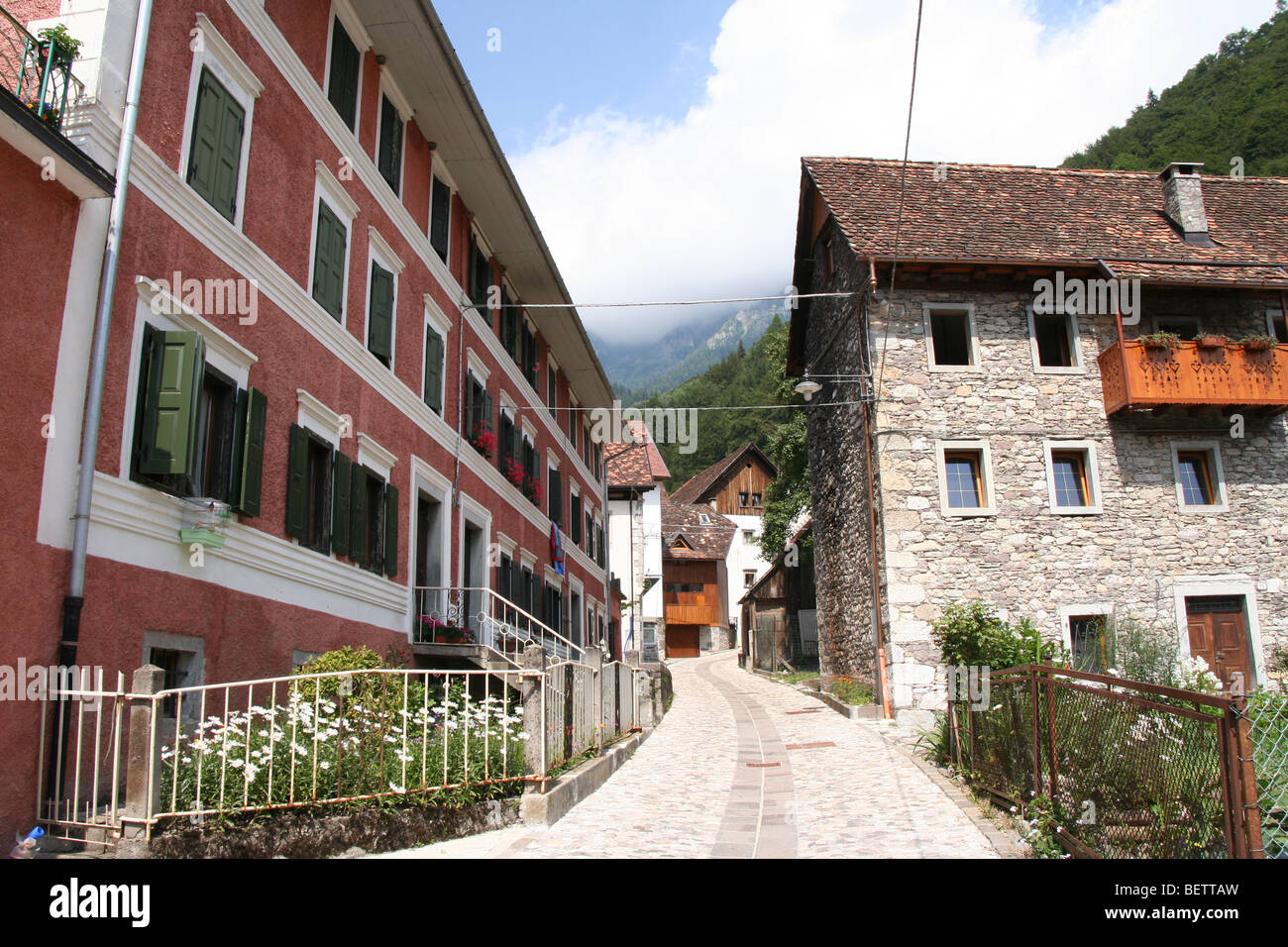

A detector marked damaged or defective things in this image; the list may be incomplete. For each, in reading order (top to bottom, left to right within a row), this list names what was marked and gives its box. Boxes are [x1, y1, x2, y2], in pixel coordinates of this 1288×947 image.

rusty metal fence [947, 666, 1260, 860]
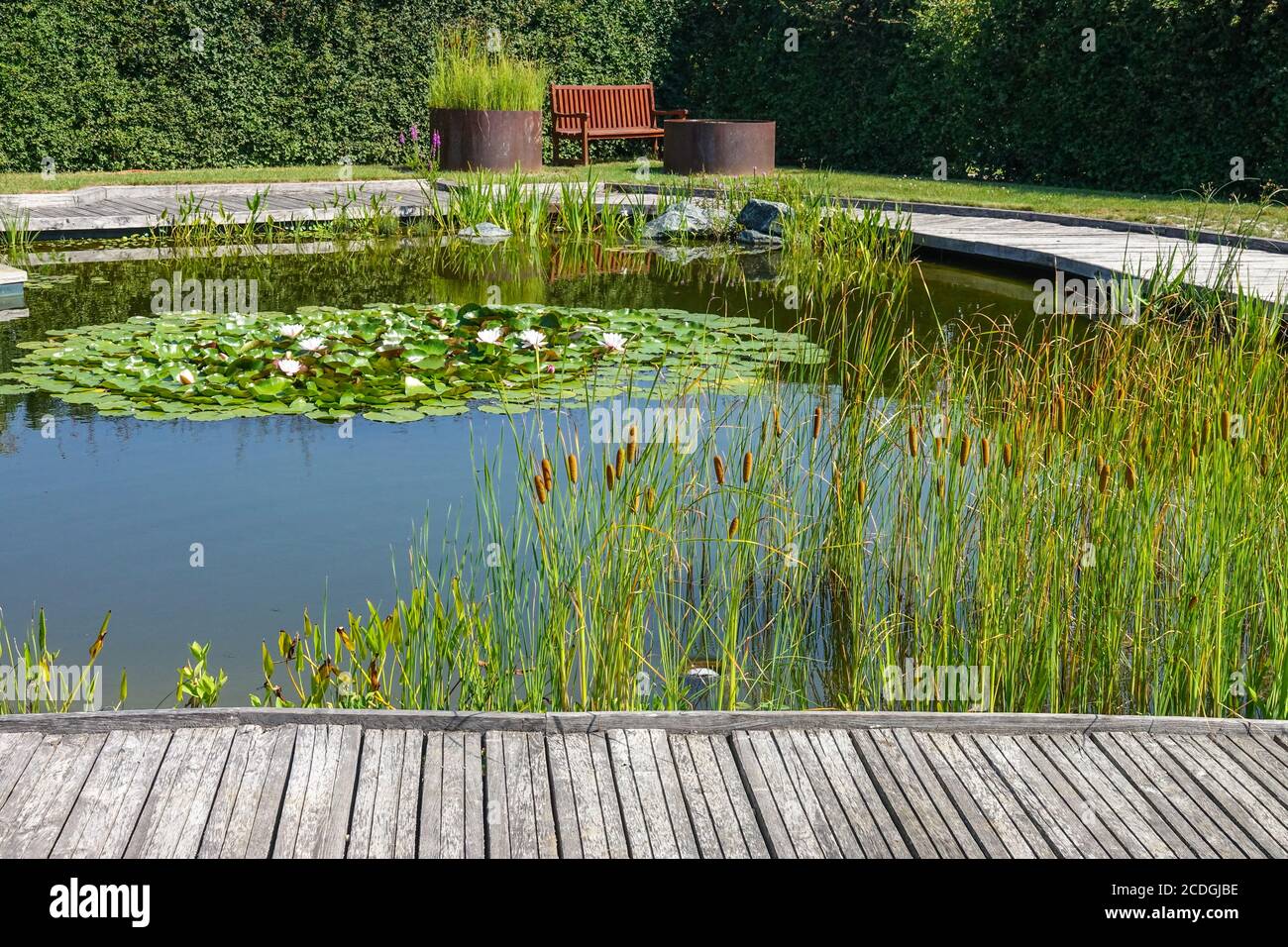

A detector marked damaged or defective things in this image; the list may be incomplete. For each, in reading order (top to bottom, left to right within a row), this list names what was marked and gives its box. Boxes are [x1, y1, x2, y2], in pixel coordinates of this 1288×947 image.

rusty corten steel planter [427, 108, 538, 172]
rusty metal container [427, 108, 538, 172]
rusty corten steel planter [664, 119, 773, 176]
rusty metal container [664, 119, 773, 176]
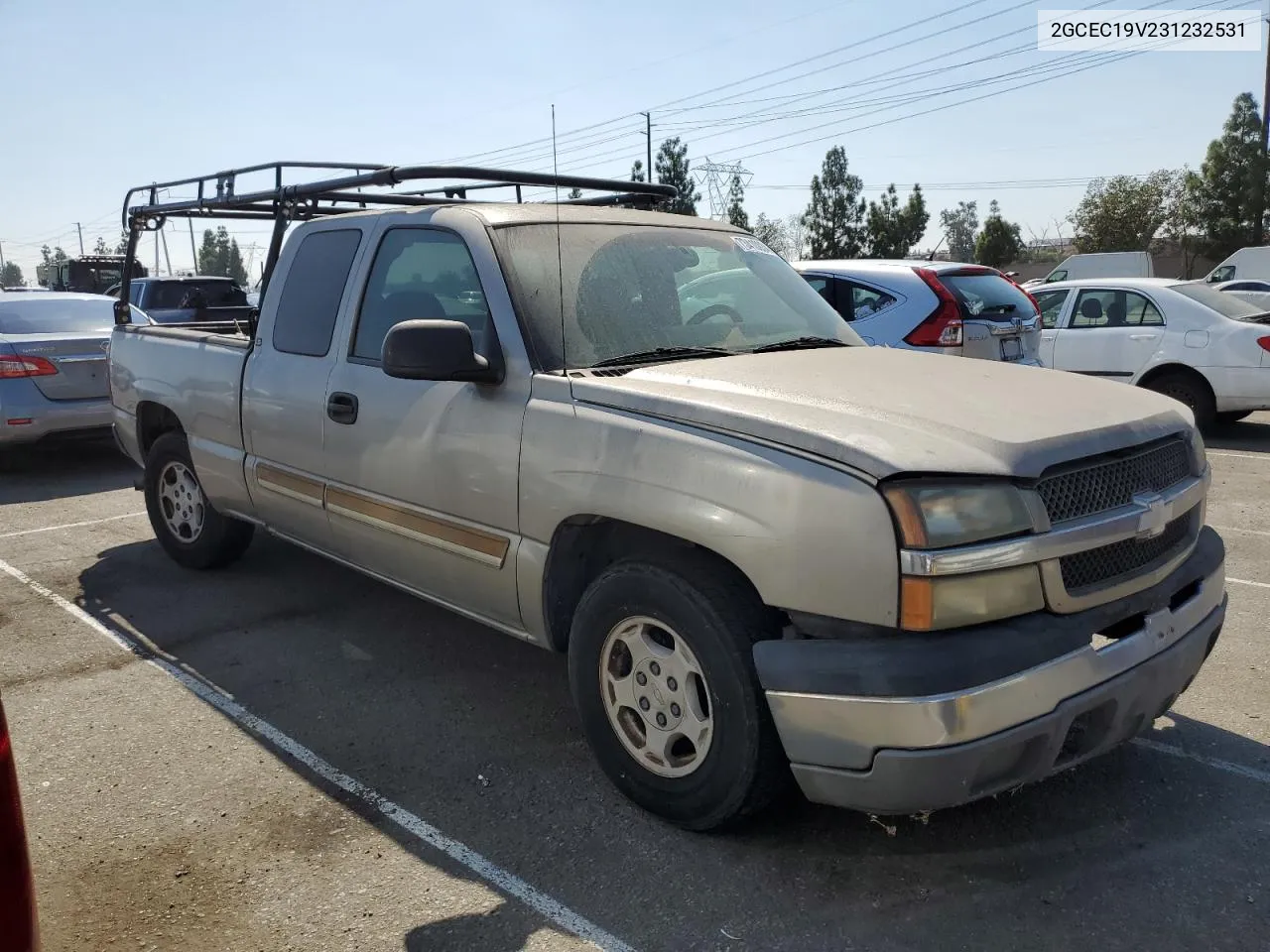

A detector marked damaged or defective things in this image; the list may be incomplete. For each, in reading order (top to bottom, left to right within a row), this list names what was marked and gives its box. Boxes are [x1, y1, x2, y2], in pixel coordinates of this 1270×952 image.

cracked asphalt [0, 423, 1264, 952]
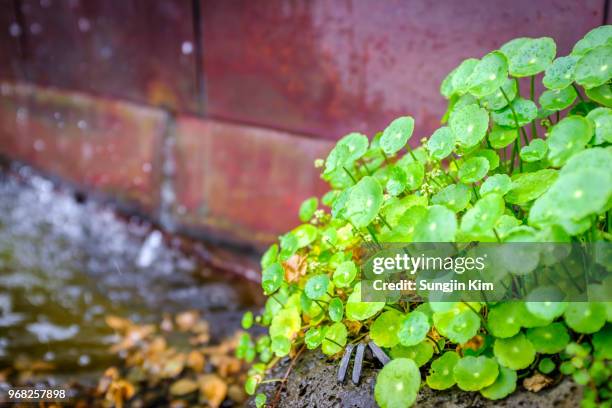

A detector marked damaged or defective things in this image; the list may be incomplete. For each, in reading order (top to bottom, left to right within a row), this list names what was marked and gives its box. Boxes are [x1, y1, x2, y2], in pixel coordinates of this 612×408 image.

red rusted surface [15, 0, 200, 112]
red rusted surface [203, 0, 604, 141]
red rusted surface [0, 81, 166, 212]
red rusted surface [172, 116, 334, 247]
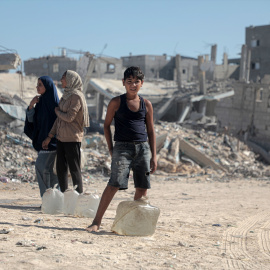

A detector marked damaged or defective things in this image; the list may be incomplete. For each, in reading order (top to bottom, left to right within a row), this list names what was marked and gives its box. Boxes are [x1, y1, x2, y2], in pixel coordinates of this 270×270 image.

damaged infrastructure [1, 23, 270, 181]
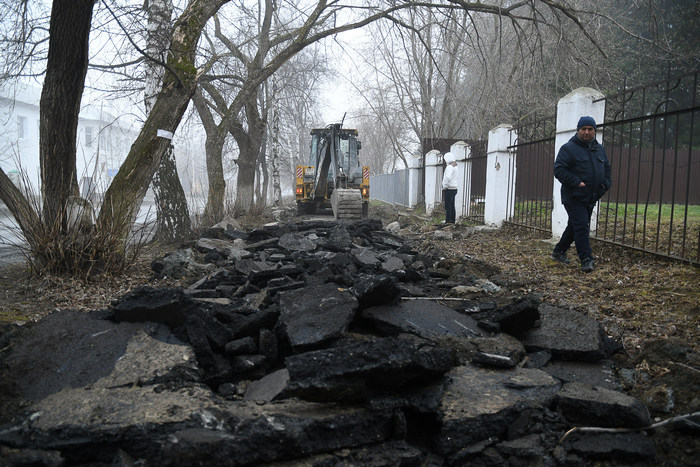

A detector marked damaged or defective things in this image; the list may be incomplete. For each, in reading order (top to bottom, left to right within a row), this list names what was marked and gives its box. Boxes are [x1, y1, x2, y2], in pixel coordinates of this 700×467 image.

broken asphalt chunks [0, 219, 656, 467]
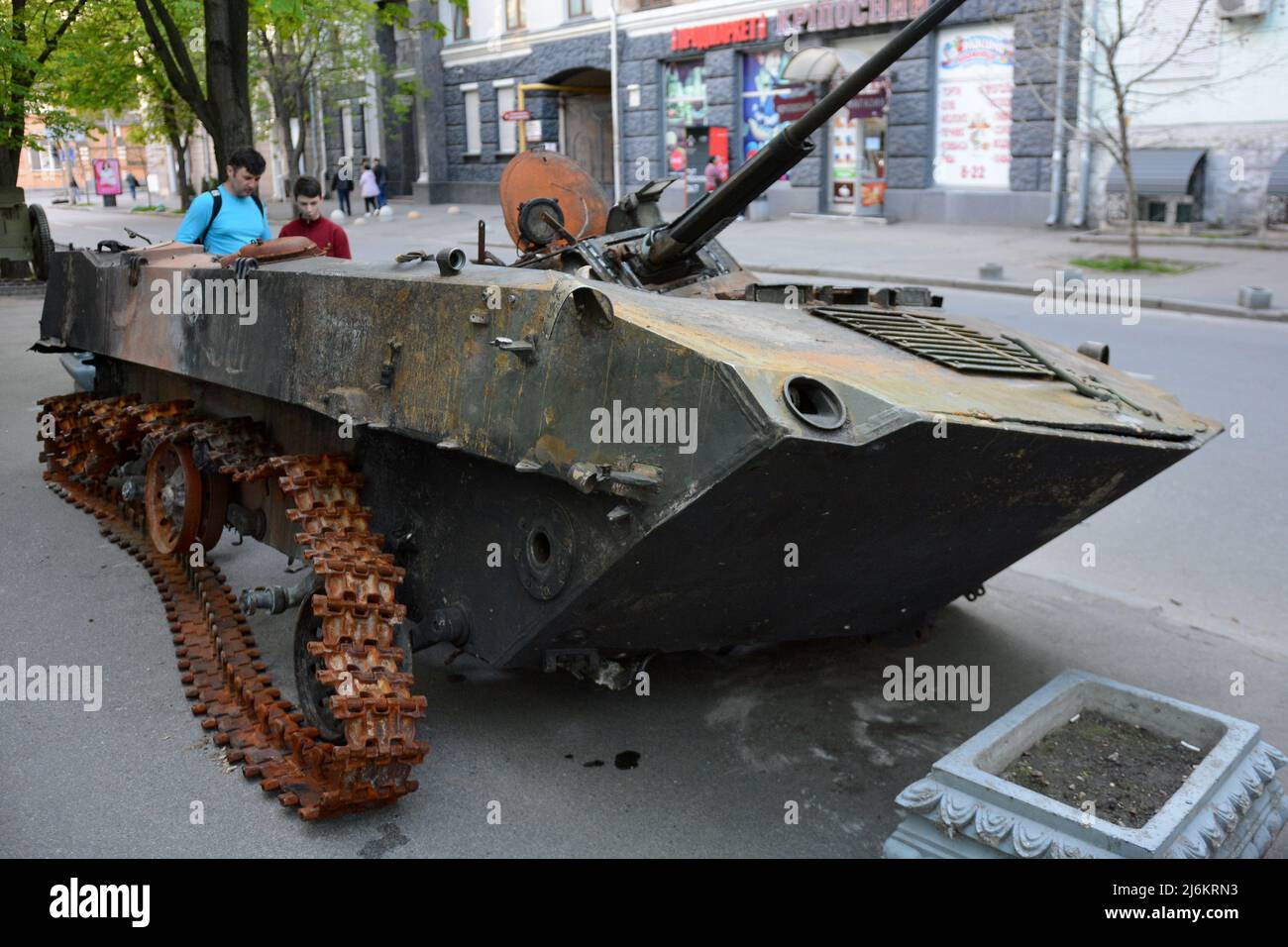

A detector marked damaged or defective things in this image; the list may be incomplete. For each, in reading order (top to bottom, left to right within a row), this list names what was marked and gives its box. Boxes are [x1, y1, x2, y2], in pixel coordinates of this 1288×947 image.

rusted tank track [34, 388, 427, 819]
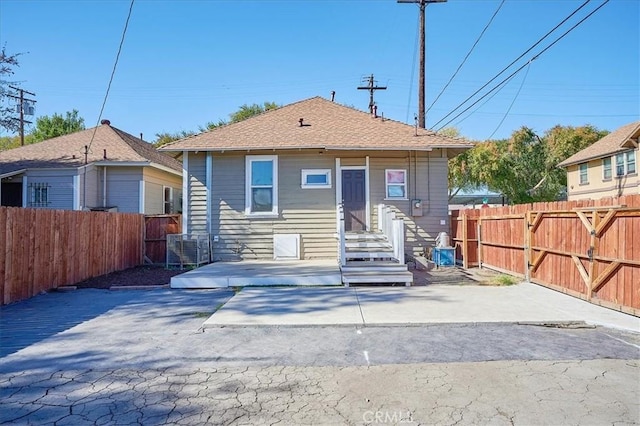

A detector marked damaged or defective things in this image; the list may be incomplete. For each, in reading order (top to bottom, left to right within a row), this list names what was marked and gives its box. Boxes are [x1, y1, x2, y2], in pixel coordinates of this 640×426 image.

cracked asphalt pavement [1, 288, 640, 424]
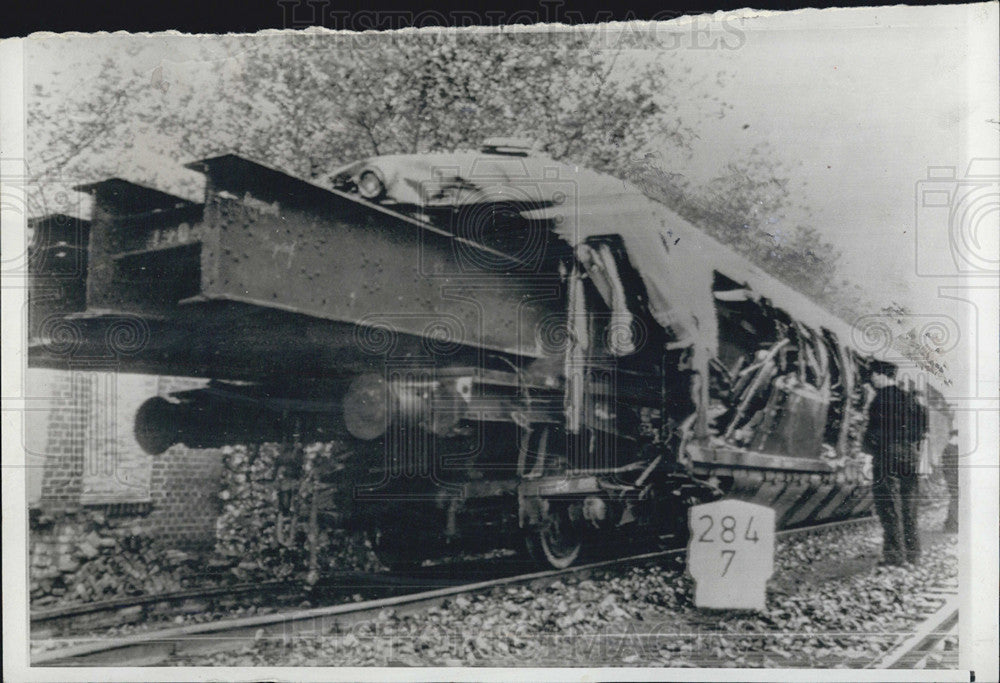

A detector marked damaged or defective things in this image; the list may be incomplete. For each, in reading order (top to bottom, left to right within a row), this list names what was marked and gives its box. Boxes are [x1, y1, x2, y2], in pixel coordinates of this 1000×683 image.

wrecked train locomotive [25, 139, 944, 572]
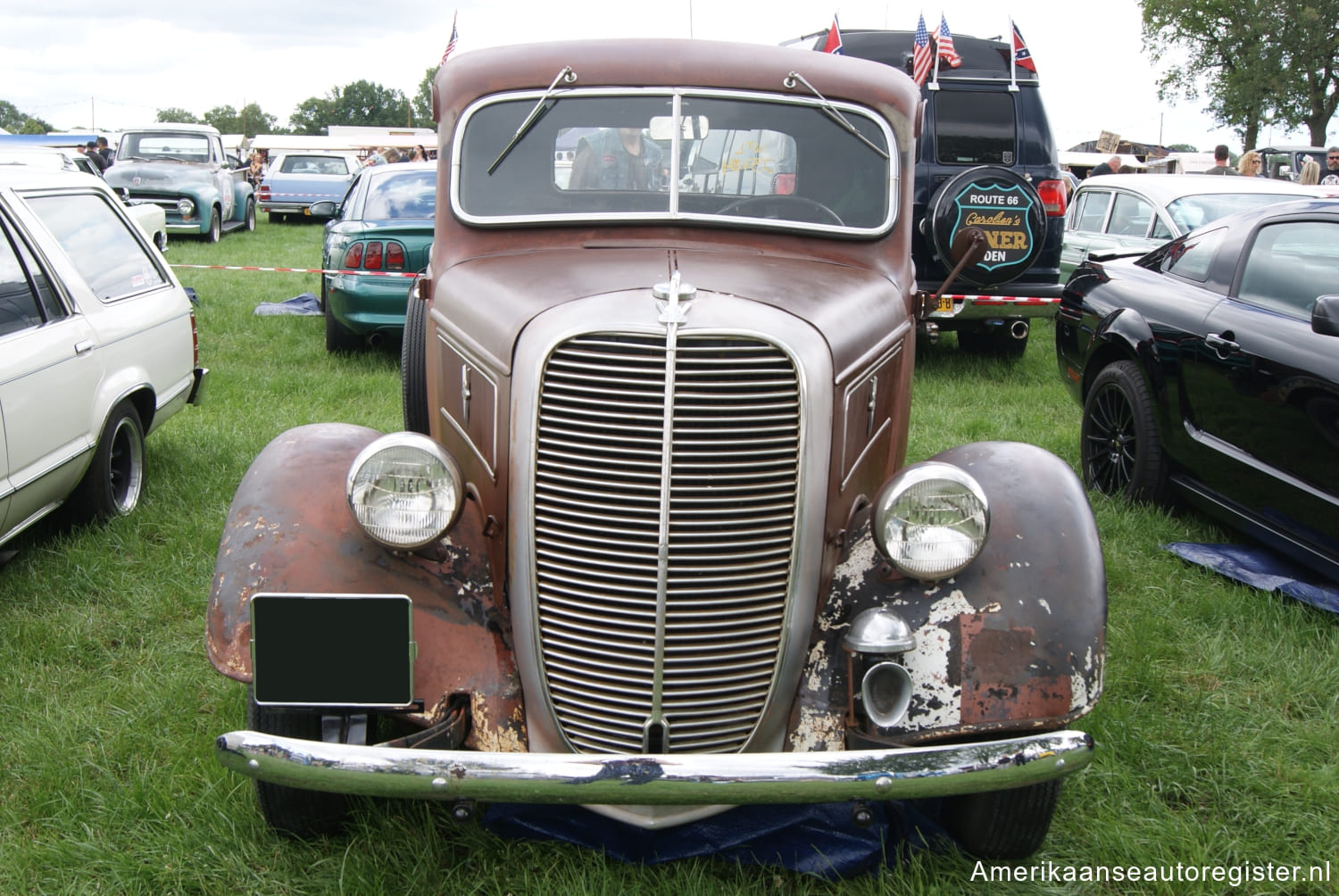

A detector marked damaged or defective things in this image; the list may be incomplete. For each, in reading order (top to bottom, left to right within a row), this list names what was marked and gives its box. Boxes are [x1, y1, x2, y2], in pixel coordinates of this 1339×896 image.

rusty brown paint surface [207, 423, 522, 739]
rusty front fender [207, 423, 522, 744]
vintage rusty pickup truck [206, 37, 1109, 857]
rusty front fender [793, 439, 1109, 750]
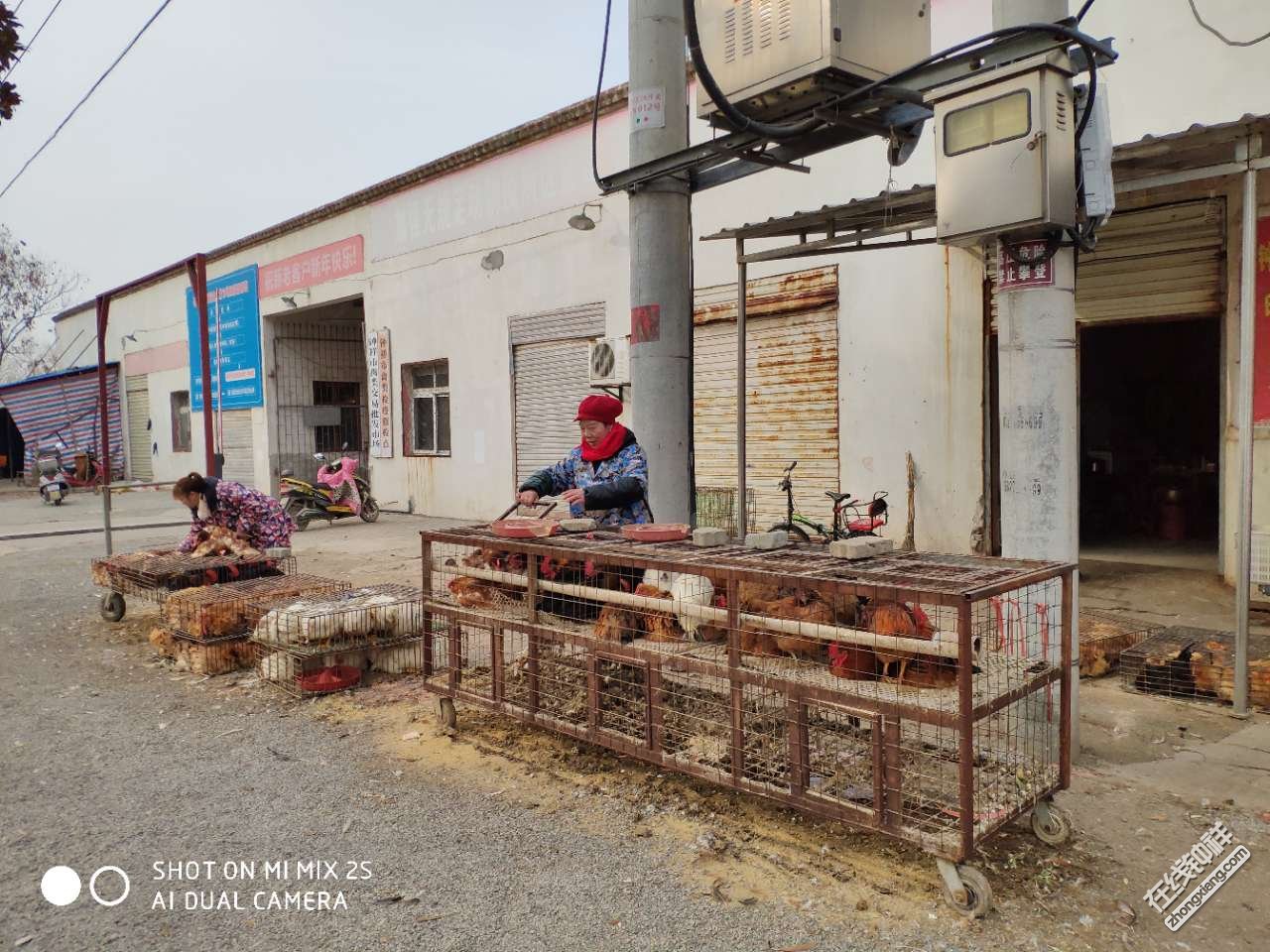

_ _ _

▸ How to complete this task
Wherever a picture appears in the records above, skip it and retype everything else exactly.

▸ Completed task
A detector marked damaged or defective things in this image; the list may be incomplete. For each, in reading order (top to bottom, left to right within a row), this list names what was marked and gives its box. Boxes are [x1, y1, x2, y2], in pixel coordinates of this 1288×947 image.

rusty metal fence [947, 666, 1260, 860]

A detector marked damaged or defective things in this image; the list may be incomplete. For each, in reading order (top to bottom, left to right within a row), this list names what was marked and gives its box. Boxes are [x1, y1, x2, y2], in pixel coordinates of this 1288×947 image.

rusty corten steel planter [427, 108, 538, 172]
rusty metal container [427, 108, 538, 172]
rusty corten steel planter [664, 119, 773, 176]
rusty metal container [664, 119, 773, 176]

A detector marked damaged or defective things in this image; the list may be incomplete. For each, in reading order (top to bottom, left to right within a row), this list names what was marked and gives its box. Boxes are [x1, y1, x2, y2], in pixel coordinates of this 1270×952 image.

cracked asphalt [0, 423, 1264, 952]

A detector marked damaged or defective things in this image; the list may be incomplete. For each, in reading order (top to bottom, left to right within a row), this list names what was marked and gives its box. Boxes are [x1, y1, x2, y2], in pixel coordinates of this 612×408 image.

red rusted surface [15, 0, 200, 112]
red rusted surface [203, 0, 604, 141]
red rusted surface [0, 81, 166, 212]
red rusted surface [172, 116, 334, 247]

A detector marked damaged or defective things in this image; the list may be incomplete. For each, in reading order (top to bottom, left to right within a row), this list names what was marked and gives its box. Boxes are [x1, y1, x2, y2], in pixel coordinates of this 270×270 image.

damaged infrastructure [1, 23, 270, 181]

A detector marked damaged or defective things in this image; the list may be incomplete. For each, in reading order (top to bottom, left to right within a row), this list names what was marked and gives its box. Boxes are [x1, y1, x2, y2], in pixel coordinates of this 700×467 image.

broken asphalt chunks [0, 219, 656, 467]

A detector marked damaged or defective things in this image; the list may be incomplete. For each, in reading order (top to bottom, left to right within a row), this list names what was marked and gives its box. Boxes are [x1, y1, x2, y2], in pixel coordinates of this 1288×947 image.

rusted tank track [34, 388, 427, 819]

A detector marked damaged or defective things in this image; the list may be incomplete. For each, in reading order (top to bottom, left to right within a row), this list names what was marked and gives its box. Boxes are [x1, y1, x2, y2], in pixel coordinates of this 640×426 image.

cracked asphalt pavement [1, 288, 640, 424]

A detector marked damaged or defective things in this image; the list may be incomplete. For each, in reading order (top to bottom, left to right within a row), this list names what was marked and gives its box. Boxes are [x1, y1, x2, y2], in pixel coordinates of this 1000×683 image.

wrecked train locomotive [25, 139, 944, 572]

A detector marked damaged or defective things in this image; the list may be incomplete. For each, in reading order (top to bottom, left to right within a row), this list names what was marked and gives its box. Boxes are [x1, y1, x2, y2], in pixel coordinates of this 1339×896 image.

rusty brown paint surface [207, 423, 522, 739]
rusty front fender [207, 423, 522, 744]
vintage rusty pickup truck [206, 37, 1109, 857]
rusty front fender [793, 439, 1109, 750]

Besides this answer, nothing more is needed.